» **本文**
------------
母への手紙  あなたが旅立った朝に  11月12日


 長い戦いだったね お疲れさま 今は ただ ゆっくり おやすみなさい。
春に 病気が見つかって ずっと、戦って来たんだよね。 
つらい事も そりゃ いっぱい有ったよ。
痛いって 涙を見せた事だってあった。
でも、ずっと 一人で風呂入って みんなと一緒にご飯もりもり食べて 
さくらが遅いねって心配して 普通に生活しようとして来たよね。
酒が飲みたいって けんかした事も有ったけ。
 ありがとう 



私が 帰ったら みんな家族が大変だと病院から退院したくなかったんだよね。
本当は みんなの側にいたかったのに


俺は ずっと、親不孝して来たけど 最後の最後に 大きな奴をやっちまったね。
ごめんな。
きっと、驚いたよな。  それも、二度目の白血病だもんな 


俺が入院する朝 じゃぁ 行って来るよ。これが最後だったね。
さいごに もう一回 憎まれ口きいて けんかしたかったな。
なんだか,いっつもけんかしてたけど
それは 二人がにてるからかもしれないね。
どっちも 子供っぽいんだよな〜


あんたは 先生 それも 根っからの先生だったんだよ
ほんと かあさんは 慕われる先生だったよね。 
息子の俺は 絶対 先生を慕ったりしないタイプだか   
らさ なんなんだろうって いつも不思議だったんだ。
俺と同年代 いや もう少し上の団塊の世代の人たちが、
マサコ先生 マサコ先生って、訪ねて来たり 
なんか実った物を送って来てくれるのを見て
ちょっとは 羨ましかったんだ。


この頃 わかった様な気がするのは かあさんは めずらしい子供の気持ちのままの先生だったんだよ。
------------
» **提供資料**
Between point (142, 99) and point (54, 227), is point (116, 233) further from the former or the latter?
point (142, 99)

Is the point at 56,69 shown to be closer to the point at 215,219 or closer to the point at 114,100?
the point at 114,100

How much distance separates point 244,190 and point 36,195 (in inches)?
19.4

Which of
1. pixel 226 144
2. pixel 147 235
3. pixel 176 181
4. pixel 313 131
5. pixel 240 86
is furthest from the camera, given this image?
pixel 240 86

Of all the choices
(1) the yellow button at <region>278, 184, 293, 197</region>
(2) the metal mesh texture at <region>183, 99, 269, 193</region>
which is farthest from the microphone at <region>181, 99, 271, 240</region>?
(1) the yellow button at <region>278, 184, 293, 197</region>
------------
» **作業依頼 1**
「母への手紙」について、次の問いに答えよ。
(a) 母の病気が見つかったのはどの季節か。
(b) 母が病院から退院したくなかったのは、どう考えたからか。
(c) 「マサコ先生」と呼んで母を訪ねて来たのは、どんな人たちか。
» **作業依頼 2**
「母への手紙」を、最後の文の後から書き継げ。

» **想定解答 1**
(a) 春
(b) 自分が家に帰ると、家族みんなが大変になると考えたから。
(c) 書き手と同年代か、もう少し上の団塊の世代の人たち。

» **想定解答 2**
だから、子供達に慕われてたんだね。
子供と 遊ぶのが得意な先生か おれもそうだもな もし間違って先生になったらだけど。
いつか そっちで会ったら 一度だけ マサコ先生に教わってみるのも良いかな。照れるけどね。
ずっと 先になるけどね。 



親としたらさ〜 
絶対 忘れないのが有るんだ。 最後だからここで言って 忘れてやるよ。
あのカレーライス事件
カレー作ってる時に あんたさ、鼻水垂らしたろう 俺ははっきり見たぞ!
カレー鍋に 落ちる鼻水


そんでもって 食べる時は 俺と妹によそって 無理矢理にでも美味しいって言わせようとしたよね。
なんども、美味しいか? 美味しいか?って繰り返して聞いて来たよね。
それで、自分は食べなかっただろう 俺知ってたんだぞ。
もう、ゆるしてやるよ。 今日からな。特別ゆるすんだからな。


今日の仙台の空は すっきりと晴れ上がっているようだ。
俺の所からは あまり見えないんだけどね。
きっと、この気持ちの良い空を 羽ばたいているんだろうな。
ゆっくりと飛んで 生まれ故郷の海や 思い出の学校 葡萄の里
俺の知らない若かりし頃の場所 みんな回っておいでよ。
それは それで また楽しそうだな。 思いっきり楽しんでこいよ。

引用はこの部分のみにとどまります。